Class: TocExtract

Inherits:

Object

Object
TocExtract

show all

Defined in:: lib/toc_extract.rb,
lib/toc_extract/preview.rb,
lib/toc_extract/extractor.rb

Class Method Summary collapse

Class Method Details

.extract(pdf_file, template, toc_start_page, toc_end_page) ⇒ `Object`

# File 'lib/toc_extract/extractor.rb', line 14

def self.extract(pdf_file, template, toc_start_page, toc_end_page)
  lines = TocExtract.toc_lines(pdf_file, template, toc_start_page, toc_end_page)
  sections = TocExtract.sections_from_toc_lines(lines, template)
  TocExtract.fill_bounding_boxes(pdf_file, sections, toc_end_page)

  sections
end

.fill_bounding_boxes(pdf_file, sections, toc_end_page) ⇒ `Object`

# File 'lib/toc_extract/extractor.rb', line 119

def self.fill_bounding_boxes(pdf_file, sections, toc_end_page)
  i = 0
  bboxes = {}
  content_parts = []
  PDF::Reader.open(pdf_file) do |reader|
    reader.pages.each_with_index do |page, page_num|
      next if page_num <= toc_end_page
      page.extend(PDF::Reader::FindText)
      runs = page.runs(merge: false)
      runs.each do |run|
        content_parts << run.text
        bboxes[i] = {
          "x" => run.x,
          "y" => run.y,
          "width" => run.width,
          "endx" => run.endx,
          "endy" => run.endy,
          "page" => page_num
        }
        i += run.text.length
      end
    end
  end
  content = content_parts.join

  # For each section, search in the content and find its position,
  # look it up in the bounding box and store it
  for section in sections
    pos = content.index(section.title)
    # puts "not found #{pos} for #{section.title}" if bboxes.key?(pos)
    section.bounding_box = bboxes[pos]
  end
end

.hi(language = "english") ⇒ `Object`

# File 'lib/toc_extract.rb', line 2

def self.hi(language = "english")
  translator = Translator.new(language)
  translator.hi
end

.preview(pdf_file, section, crop_width, crop_height) ⇒ `Object`

# File 'lib/toc_extract/preview.rb', line 2

def self.preview(pdf_file, section, crop_width, crop_height)
  require "rmagick"
  require "pdf/reader"
  require "pdf/reader/find_text"

  result = "" 

  PDF::Reader.open(pdf_file) do |reader|
    page_num = section.page_number

    target_page = reader.pages[page_num]
    page_width = target_page.width
    page_height = target_page.height

    images = Magick::Image.read("#{pdf_file}[#{page_num}]") do |info|
      info.density = 150
    end

    img = images.first
    img_width = img.columns
    img_height = img.rows

    scale_x = img_width.to_f / page_width
    scale_y = img_height.to_f / page_height

    # In pdf, x,y are the bottom left coordinates, converting them to top left
    # Convert pdf-reader coordinates to RMagick coordinates
    # pdf-reader: origin at bottom-left, Y increases upward
    # RMagick: origin at top-left, Y increases downward
    # Add some padding as well
    pdf_x = section.bounding_box["x"] - 30
    pdf_y = section.bounding_box["endy"] + 10

    img_x = (pdf_x * scale_x).round
    img_y = ((page_height - pdf_y) * scale_y).round  # Flip Y coordinate
    img_width_pixels = (crop_width * scale_x).round
    img_height_pixels = (crop_height * scale_y).round

    # Ensure coordinates are within image bounds
    img_x = [ img_x, 0 ].max
    img_y = [ img_y, 0 ].max
    img_width_pixels = [ img_width_pixels, img_width ].min
    img_height_pixels = [ img_height_pixels, img_height ].min

    cropped_img = img.crop(img_x, img_y, img_width_pixels, img_height_pixels)

═══

**Problems to work on:**
• a. In the TocExtract documentation, what density does the preview method set when it reads the PDF page as an image?
• b. Pick up the TocExtract documentation after its last line and carry the preview method forward in the same Ruby style.

**Supplied data:**

═══

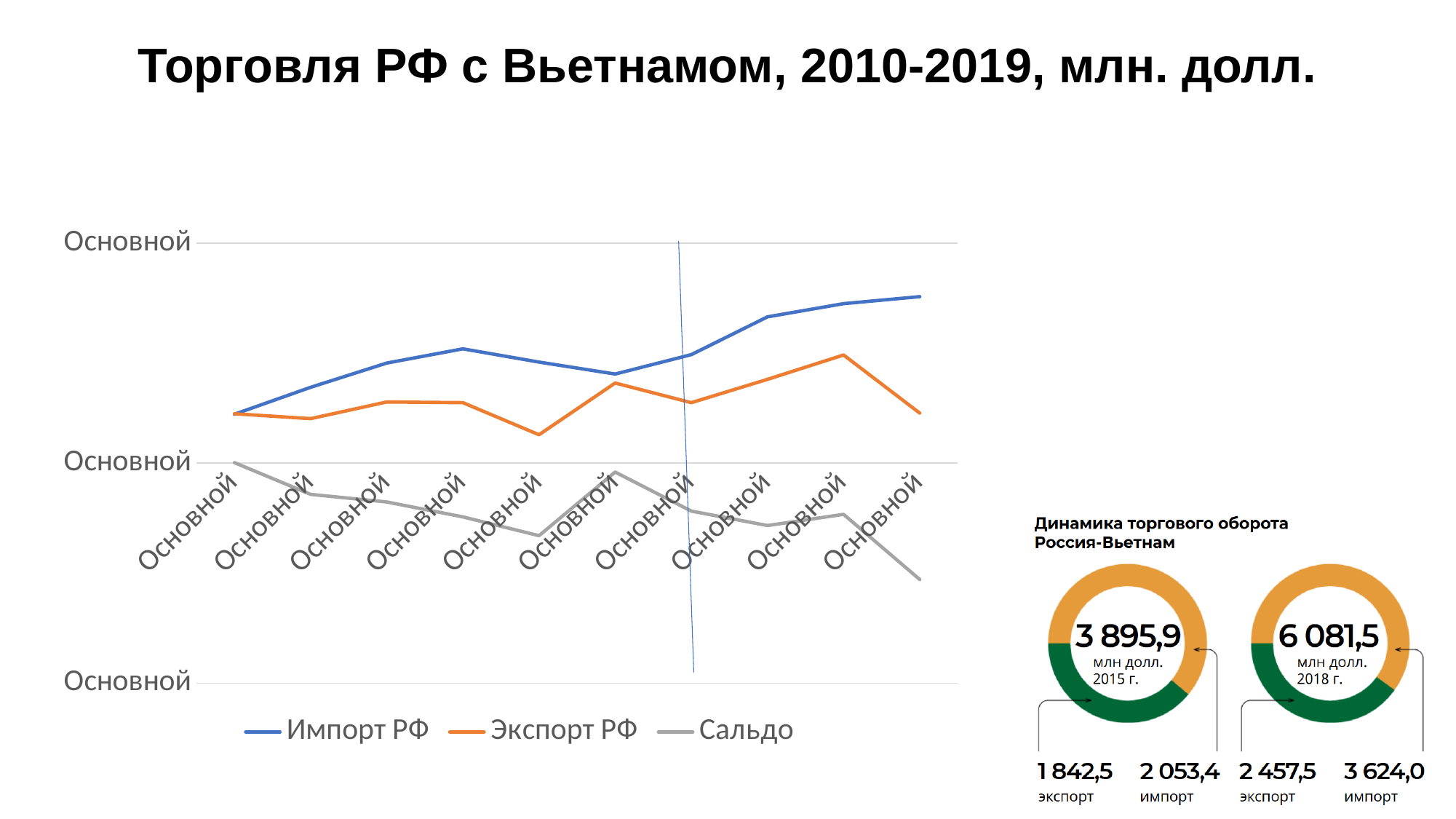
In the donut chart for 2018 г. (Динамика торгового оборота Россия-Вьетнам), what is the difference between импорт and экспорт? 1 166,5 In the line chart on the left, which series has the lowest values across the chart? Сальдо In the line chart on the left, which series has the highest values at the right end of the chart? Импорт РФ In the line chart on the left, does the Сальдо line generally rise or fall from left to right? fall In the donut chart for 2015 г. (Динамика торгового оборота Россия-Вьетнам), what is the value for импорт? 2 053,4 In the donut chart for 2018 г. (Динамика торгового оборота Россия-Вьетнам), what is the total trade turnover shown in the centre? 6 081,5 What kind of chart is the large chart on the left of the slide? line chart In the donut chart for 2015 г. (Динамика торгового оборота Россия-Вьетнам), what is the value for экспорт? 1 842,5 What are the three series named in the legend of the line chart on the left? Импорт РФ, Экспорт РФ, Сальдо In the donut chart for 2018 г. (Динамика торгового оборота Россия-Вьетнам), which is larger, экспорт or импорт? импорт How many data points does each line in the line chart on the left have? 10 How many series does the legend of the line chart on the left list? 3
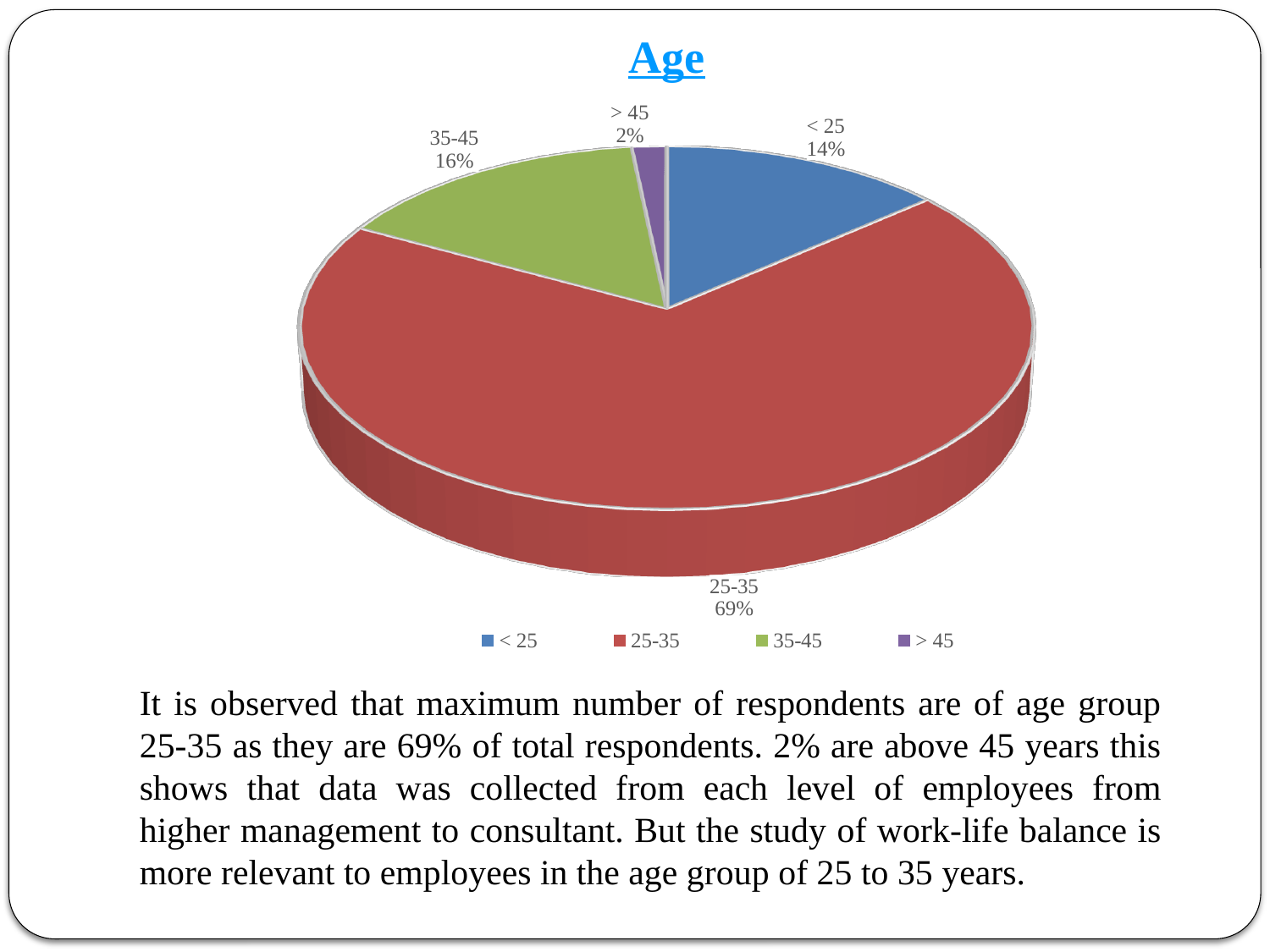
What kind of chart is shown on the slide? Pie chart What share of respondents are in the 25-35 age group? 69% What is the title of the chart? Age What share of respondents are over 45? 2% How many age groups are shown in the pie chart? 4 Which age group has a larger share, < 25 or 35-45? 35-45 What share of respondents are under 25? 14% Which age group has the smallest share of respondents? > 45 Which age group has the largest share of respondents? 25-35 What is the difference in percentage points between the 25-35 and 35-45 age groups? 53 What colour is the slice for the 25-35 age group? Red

═══

**Per-task outputs:**
• a. 150

• b.
    cropped_img.resize_to_fit!(crop_width, crop_height)
    result = cropped_img.to_blob { |info| info.format = "PNG" }
  end
  
  result
end

.sections_from_toc_lines(lines, template) ⇒ `Object`

# File 'lib/toc_extract/extractor.rb', line 80

def self.sections_from_toc_lines(lines, template)
  # Same as before, the template is important, but is hard-coded as <NUMBER><TEXT>[...]<NUMBER>
  sections = []
  for line in lines
    section_id = ""
    page = ""

    title_start = 0
    title_end = line.length

    # Section id
    line.each_char do |c|
      if c.match?(/[\d\.]/)
        section_id += c
        title_start += 1
      else
        break
      end
    end

    # Page number
    line.reverse.each_char do |c|
      if c.match?(/[\d]/)
        page += c
        title_end -= 1
      else
        break
      end
    end
    page = page.reverse.to_i - 1 # Since TOC pages are 1-based

    # title
    title = line[title_start..title_end-1].sub(/\.+$/, '')
    sections << Section.new(section_id, title, page)
  end

sections
end

.toc_lines(pdf_file, template, toc_start_page, toc_end_page) ⇒ `Object`

# File 'lib/toc_extract/extractor.rb', line 23

def self.toc_lines(pdf_file, template, toc_start_page, toc_end_page)
  # To detect the lines, we assume that all the elements on a line have the same y value.
  # If this assumption changes in the future, we can instead list all the deltas between
  # y values and compute breaking points where a noticeable jumpt in delta occures.

  # template is a placeholder for future extensions. At the moment, always assume that
  # each line starts with a section number, followed by section title and optionally
  # some dots and ends with a page number. Morever, we assume that pages use arabic
  # numbering as opposed to roman numerals.


  lines = []
  max_delta = 0
  line = ""
  last_y = 0
  PDF::Reader.open(pdf_file) do |reader|
    reader.pages.each_with_index do |page, page_num|
      next if page_num < toc_start_page
      break if page_num > toc_end_page
      page.extend(PDF::Reader::FindText)
      runs = page.runs(merge: false)
      runs.each do |run|
        y = run.y
        last_y = y if last_y == 0
        delta = (last_y - y).abs
        if delta > max_delta
          lines << line
          line = run.text
          last_y = y
        else
          line += run.text
        end
      end
    end
  end

  # Merge lines based on the template. Currently, hard-coded as <NUMBER><TEXT>[...]<NUMBER>
  # Also romeve the lines that contain page numbers. This should also be part of the template, assuming arabic numbering
  real_lines = []
  for line in lines
    if line[0].match?(/[\d]/)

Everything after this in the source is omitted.